As of now, three estimates of job growth exist. The first estimate is by a private data company, Centre for Monitoring Indian Economy (CMIE), in collaboration with the Bombay Stock Exchange (BSE), has been publishing monthly All India employment estimates since January 2016.These data point to a 3 million decline in jobs from May 2017 to April 2018.

The second estimate is contained in a joint paper by Pulak Ghosh (Professor, IIM Bangalore) and Soumya Ghosh (Group Chief Economic Adviser, SBI). In their paper “Towards Payroll Reporting in India”, they estimate the first ever payroll-based estimate of employment change in India. Establishment payrolls contain employee
contributions to provident fund or social security payments (EPFO). Their first estimate of job gain was in March 2018 when they estimated that 7 million non-farm sector jobs were created; their latest estimate (July 18, 2018) is that a minimum of 10 million jobs were created in FY18. The third estimate is provided by Tirtha Das and me -we estimate job growth of 12.8 million in FY18. Our estimate incorporates macro data (e.g. GDP growth in construction as discussed above), EPFO data ( for 18-21 year olds), labor force surveys in 2014 and 2015 and CMIE data pertaining to unemployment in 2016 and 2017.

Demography In India's Favour

Both the demographic dividend and high population growth are now part of history. The national fertility rate is now at replacement levels (2.1 children per woman) and the population growth rate has declined to just 1.1 per cent a year, from a 1.8 per cent level two decades earlier. The size of the young 15-24 age group is expected to increase by only 2.5 million over the next five years (from 236.2 million in 2017 to 238.7 million in 2022).

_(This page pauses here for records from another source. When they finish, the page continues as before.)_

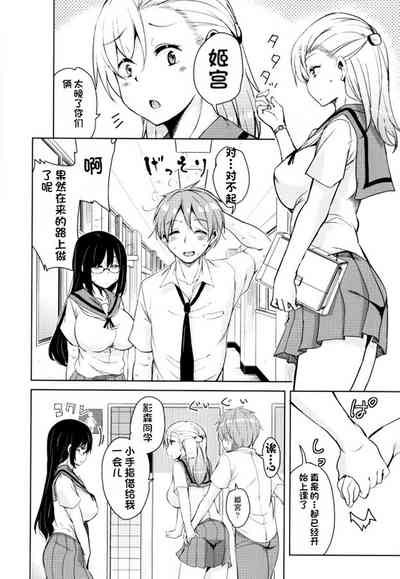 第173頁圖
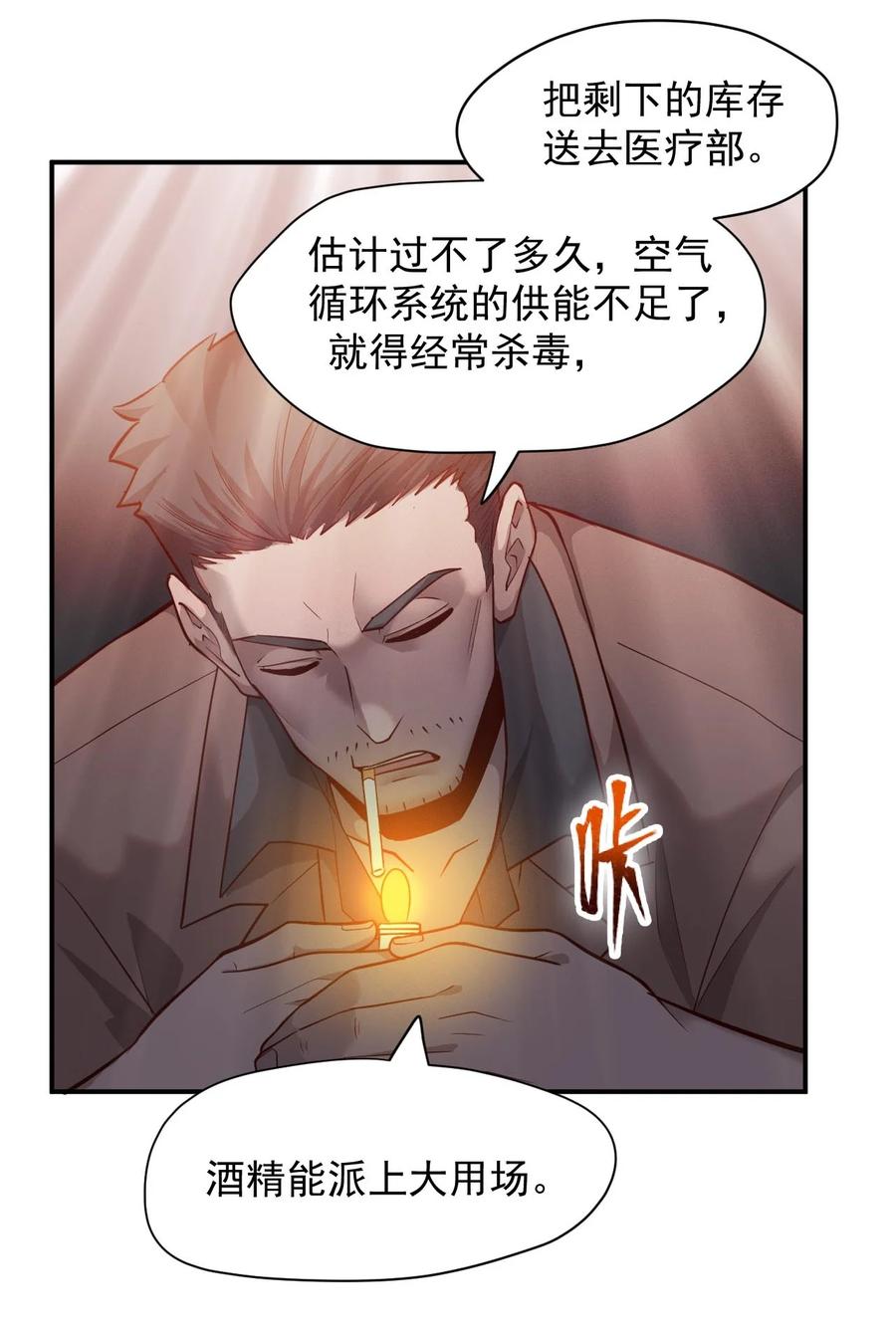《大宇宙时代》029 内部矛盾 第27页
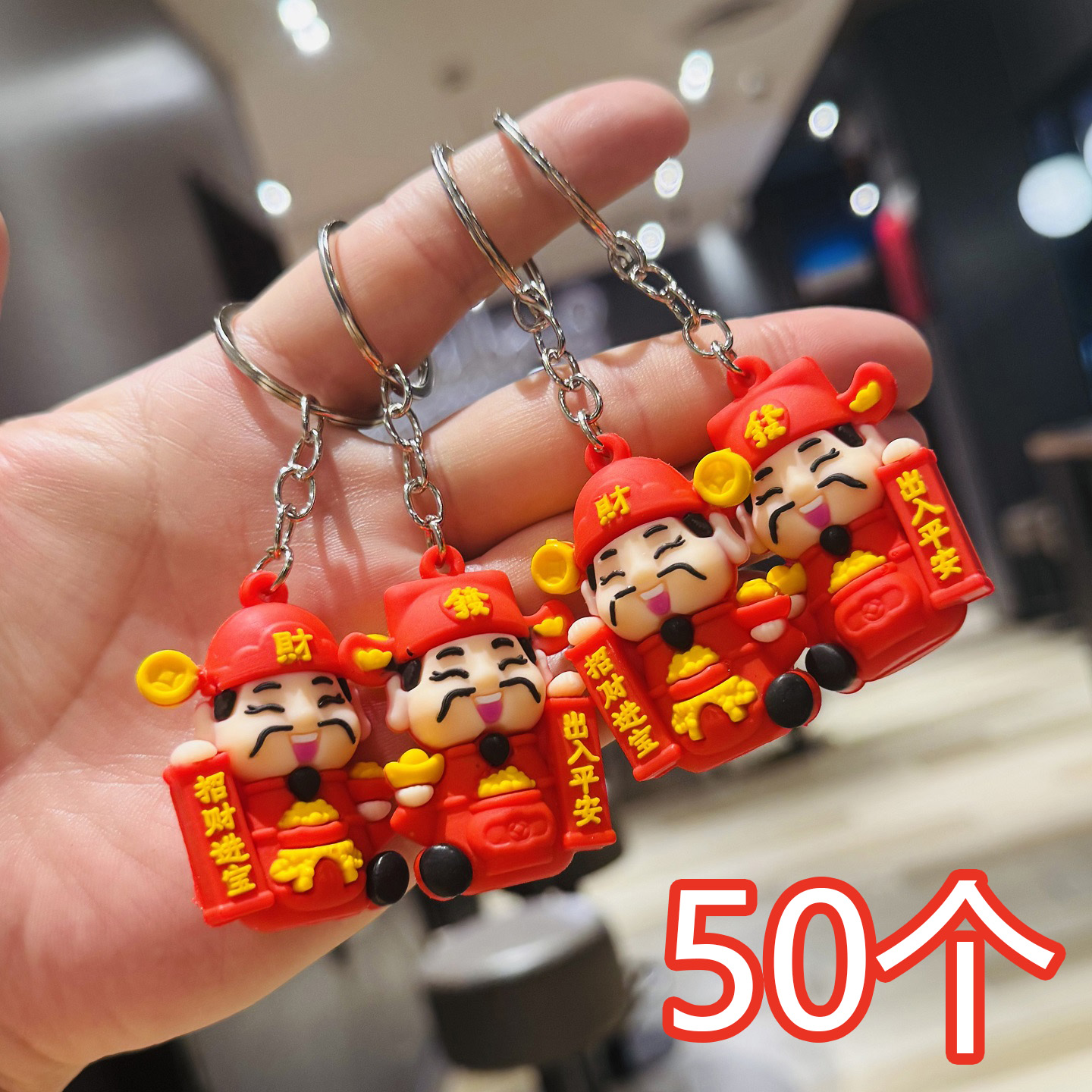 新年小财神招财进宝钥匙扣出入平安财神爷挂件商场公司活动小礼品
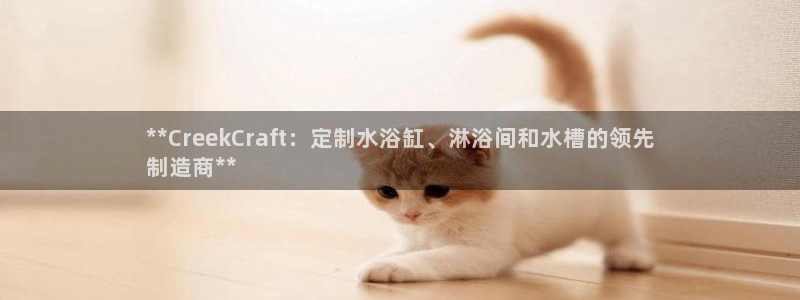 彩神旗下有哪些平台可以玩：**CreekCraft：定制水浴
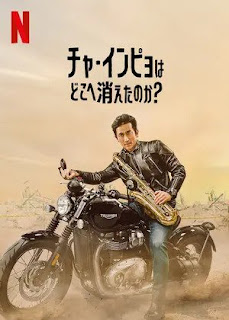 [ドラマ] チャ・インピョはどこへ消えたのか? (2023) (WEBRIP)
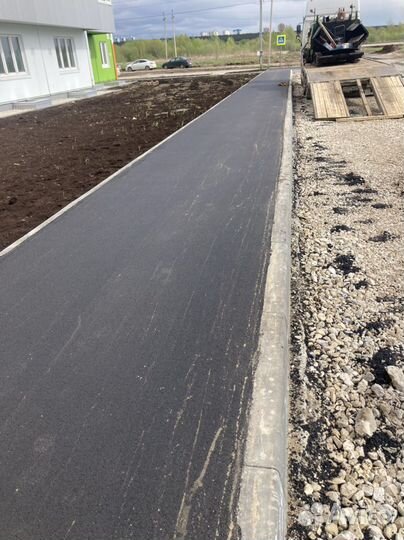 Асфальтирование дорог, дворов, площадок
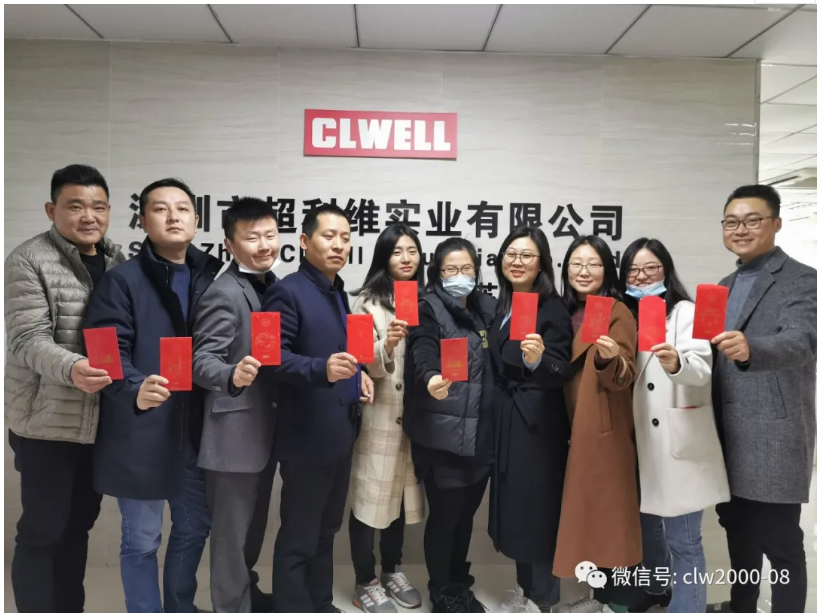 攜手共進，再踏征程，2021開工大吉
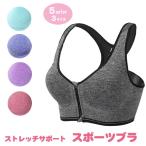 スポーツブラ フロントオープン 前ファスナー ジッパー バッククロス Yバック ホールド ストレッチ 通気性 パット取り外し可能 ノンワイヤー ジム 筋トレ ha8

Even with the more expansive definition of the young (15-34 years), the increase is only 11.7 million over the next five years, compared to an increase of almost twice this rate between 2012 and 2017. There has been a rather robust expansion of educational enrollment. Between 2004-5 and 2011-12, about 40 million more went to school or college (age group >=15 years). Over the next six years, it is estimated that education enrollment increased from 101 million in 201 l12 to 112 million in 2017.

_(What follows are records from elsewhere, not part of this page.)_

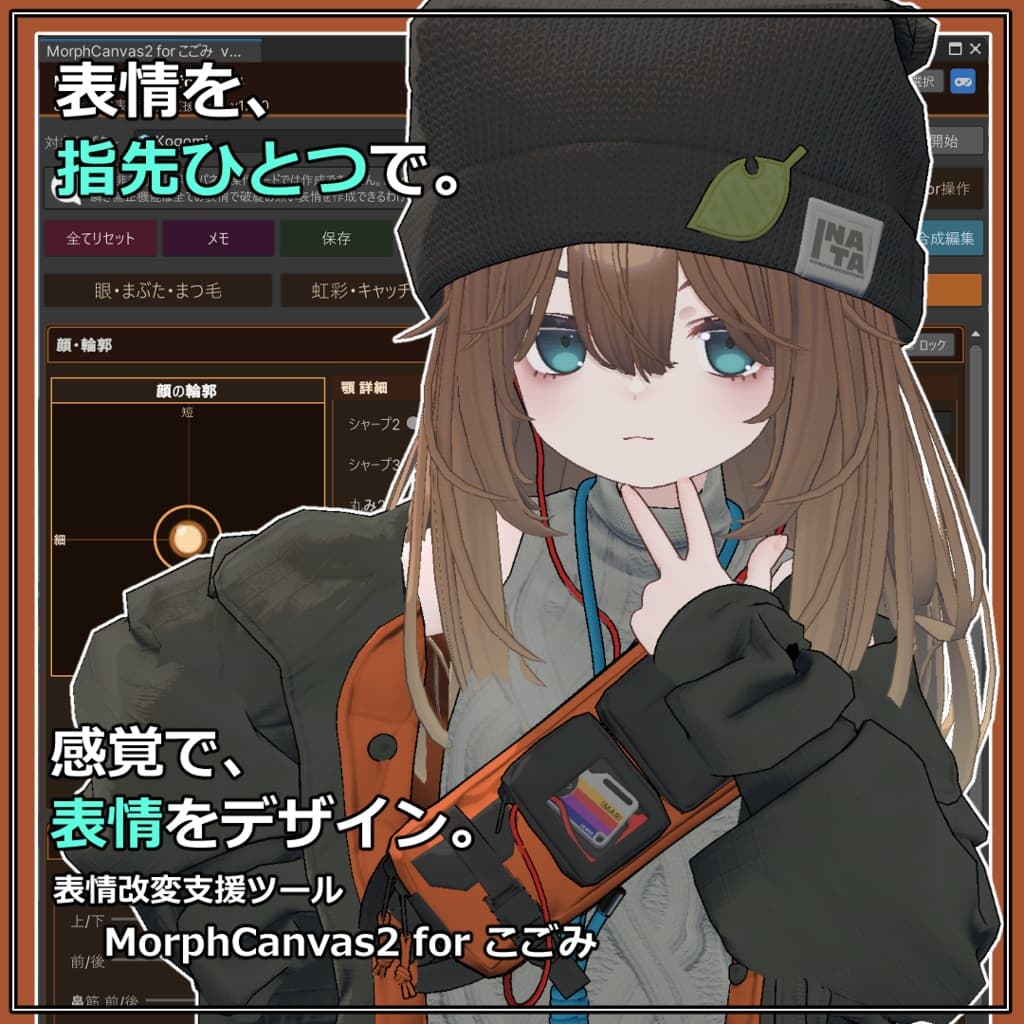 商品画像 1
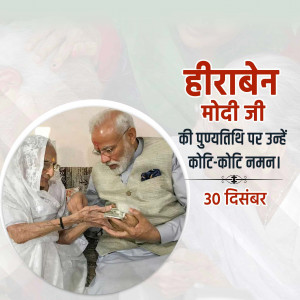 Heeraben Modi Ji D.A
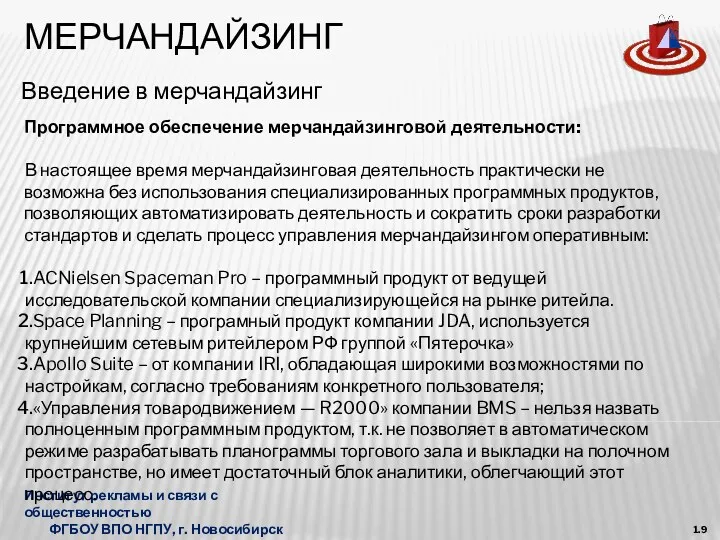 МЕРЧАНДАЙЗИНГ Введение в мерчандайзинг Институт рекламы и связи с общественностью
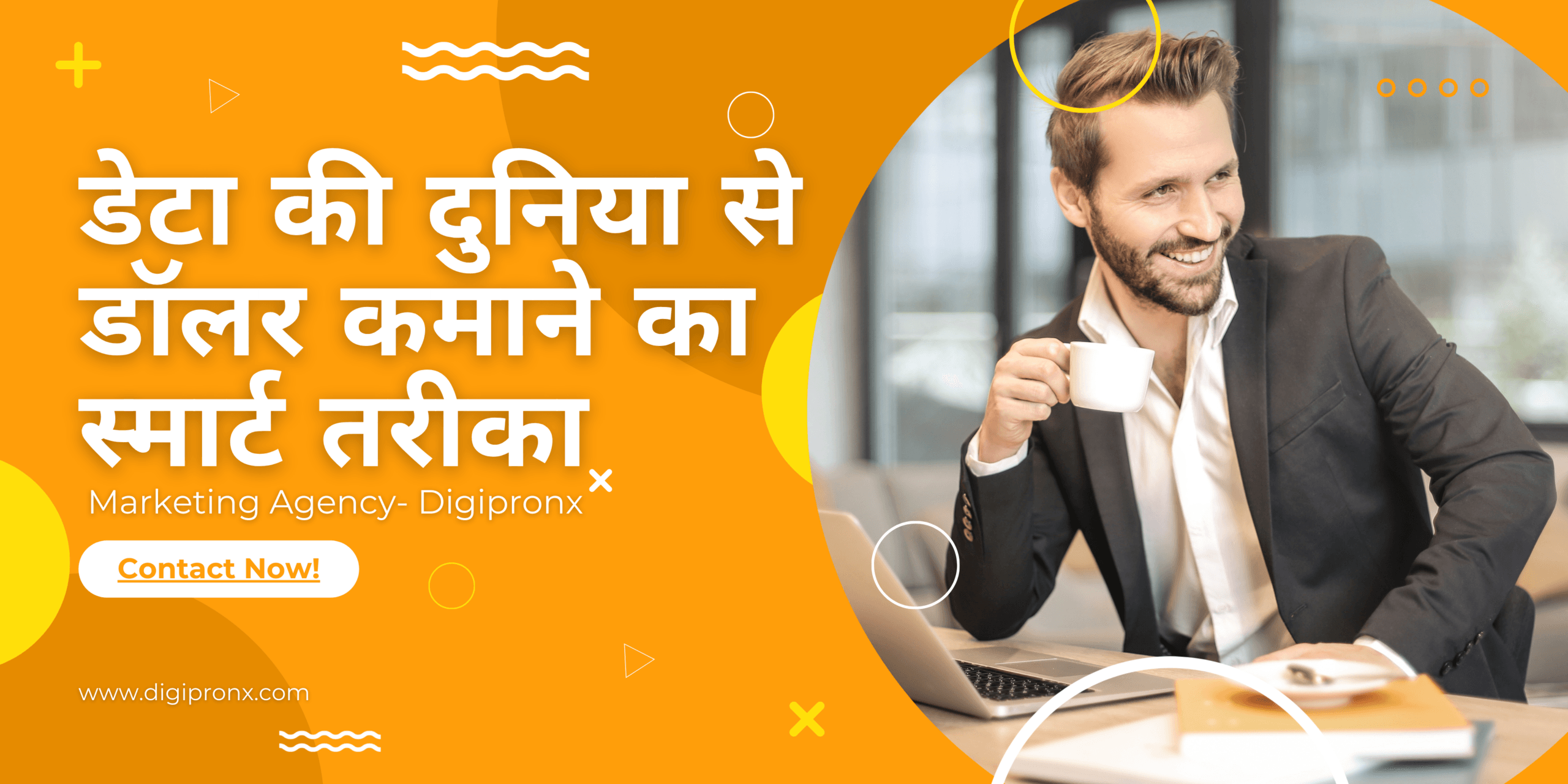 AI Data Mining se Paise Kaise Kamaye complete guide to making money through web scraping and data extraction using AI tools.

While labor force participation rates of women in India have declined, the decline is misunderstood. For two reasons. First, about half of the decline is explained simply by the fact that more women are attending school (and college); and second, while labor force participation rates for women have declined, male participation rates have also declined, and at about the same rate. The labor force participation rate for women, for ages greater than 24 years, has stabilized since 2009. Increased educational attainment of females should lead to an increase in their labor force participation, and employment, in the future.